"The Troubled Spirit" is the nineteenth episode of the first season of Space: 1999.  The screenplay was written by Johnny Byrne; the director was Ray Austin.  The final shooting script is dated 11 November 1974.  Live-action filming took place Wednesday 20 November 1974 through Wednesday 4 December 1974.

Synopsis
As the Moon drifts through empty space, the off-duty personnel of Moonbase Alpha gather in the Recreation Section for an evening of music. Playing to a full house, a solo artist performs a haunting piece on an electric sitar. At Hydroponic Unit Two Doctor Dan Mateo and three colleagues are in the midst of an unorthodox experiment. Linked to a transmitting apparatus by electrodes, the four botanists sit holding hands around a table, giving the proceedings the appearance of a scientific séance.

Working from the premise that humans have an innate affinity with plants, Mateo has discovered that botanical life emits electrical waves analogous to those produced by the human brain. In the experiment, Mateo hopes to isolate these brainwave patterns in his own mind, amplify them using the combined mental powers of the group, transmit them at plants sitting on the table and measure the response. The ultimate goal is to establish communication between humans and plants. As the group concentrates, Mateo slips into a trance-state. Doctor James Warren, head of Hydroponics, enters the unit and stops the experiment. When the circle is broken, Mateo spasms in agony and crumples to the floor. Suddenly, the lights dim and a freezing wind blows all throughout Alpha.

John Koenig arrives at Hydroponics with a medical team. Mateo is conveyed to Medical straight away while John questions the other participants. An argument breaks out between Warren and Laura Adams, Mateo's girlfriend and willing accomplice, as Warren repeatedly warned Mateo of the dangers while Laura is furious that Warren's interference could have cost Mateo his life.
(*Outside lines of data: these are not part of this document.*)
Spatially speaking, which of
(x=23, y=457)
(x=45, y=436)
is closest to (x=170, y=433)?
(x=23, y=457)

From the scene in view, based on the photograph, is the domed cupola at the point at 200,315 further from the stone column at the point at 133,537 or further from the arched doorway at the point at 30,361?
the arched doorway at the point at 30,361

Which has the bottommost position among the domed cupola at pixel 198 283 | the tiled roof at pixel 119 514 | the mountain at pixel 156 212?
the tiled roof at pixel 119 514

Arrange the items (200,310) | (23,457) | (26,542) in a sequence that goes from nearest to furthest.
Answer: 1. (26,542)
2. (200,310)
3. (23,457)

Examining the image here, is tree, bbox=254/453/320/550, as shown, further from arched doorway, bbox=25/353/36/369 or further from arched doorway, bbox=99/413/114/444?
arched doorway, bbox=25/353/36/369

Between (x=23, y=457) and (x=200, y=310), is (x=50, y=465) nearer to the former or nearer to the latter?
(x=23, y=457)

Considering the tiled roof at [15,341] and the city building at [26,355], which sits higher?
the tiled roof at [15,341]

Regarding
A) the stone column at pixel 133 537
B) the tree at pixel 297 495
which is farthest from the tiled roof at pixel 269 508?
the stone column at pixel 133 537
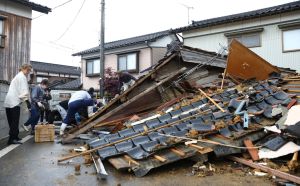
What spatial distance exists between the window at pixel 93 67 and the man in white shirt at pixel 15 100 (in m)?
16.8

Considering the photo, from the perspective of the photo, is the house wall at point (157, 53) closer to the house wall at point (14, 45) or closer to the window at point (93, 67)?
the window at point (93, 67)

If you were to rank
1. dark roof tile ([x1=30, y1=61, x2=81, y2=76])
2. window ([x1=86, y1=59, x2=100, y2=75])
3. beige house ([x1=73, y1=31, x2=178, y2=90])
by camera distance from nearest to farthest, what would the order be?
1. beige house ([x1=73, y1=31, x2=178, y2=90])
2. window ([x1=86, y1=59, x2=100, y2=75])
3. dark roof tile ([x1=30, y1=61, x2=81, y2=76])

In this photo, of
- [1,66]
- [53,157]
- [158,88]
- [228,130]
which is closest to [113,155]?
[53,157]

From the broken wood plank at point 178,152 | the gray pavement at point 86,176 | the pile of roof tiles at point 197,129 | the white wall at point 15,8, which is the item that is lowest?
the gray pavement at point 86,176

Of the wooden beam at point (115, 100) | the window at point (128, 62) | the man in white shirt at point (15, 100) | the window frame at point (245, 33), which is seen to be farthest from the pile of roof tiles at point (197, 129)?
the window at point (128, 62)

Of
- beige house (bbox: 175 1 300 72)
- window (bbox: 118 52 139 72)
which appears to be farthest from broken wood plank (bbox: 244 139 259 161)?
window (bbox: 118 52 139 72)

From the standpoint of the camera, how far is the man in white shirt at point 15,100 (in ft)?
20.1

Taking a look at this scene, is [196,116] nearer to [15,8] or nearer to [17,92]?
[17,92]

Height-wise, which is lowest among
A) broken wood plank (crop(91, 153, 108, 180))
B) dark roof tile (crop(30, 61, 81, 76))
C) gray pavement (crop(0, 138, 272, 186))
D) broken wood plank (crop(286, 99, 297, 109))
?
gray pavement (crop(0, 138, 272, 186))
Their dispute is interrupted by a report that all of Alpha's sections experienced a momentary drop in temperature emanating outward from Hydroponics. Koenig presses Victor Bergman for an explanation, but the professor is stumped. In the Medical Centre, Mateo regains consciousness. After describing his experience to Helena Russell, she advises caution as he seems extremely sensitive to psychic phenomena. When Laura comes to check on him, the couple quarrel when she expresses her concerns over the dangers of continuing the experiment.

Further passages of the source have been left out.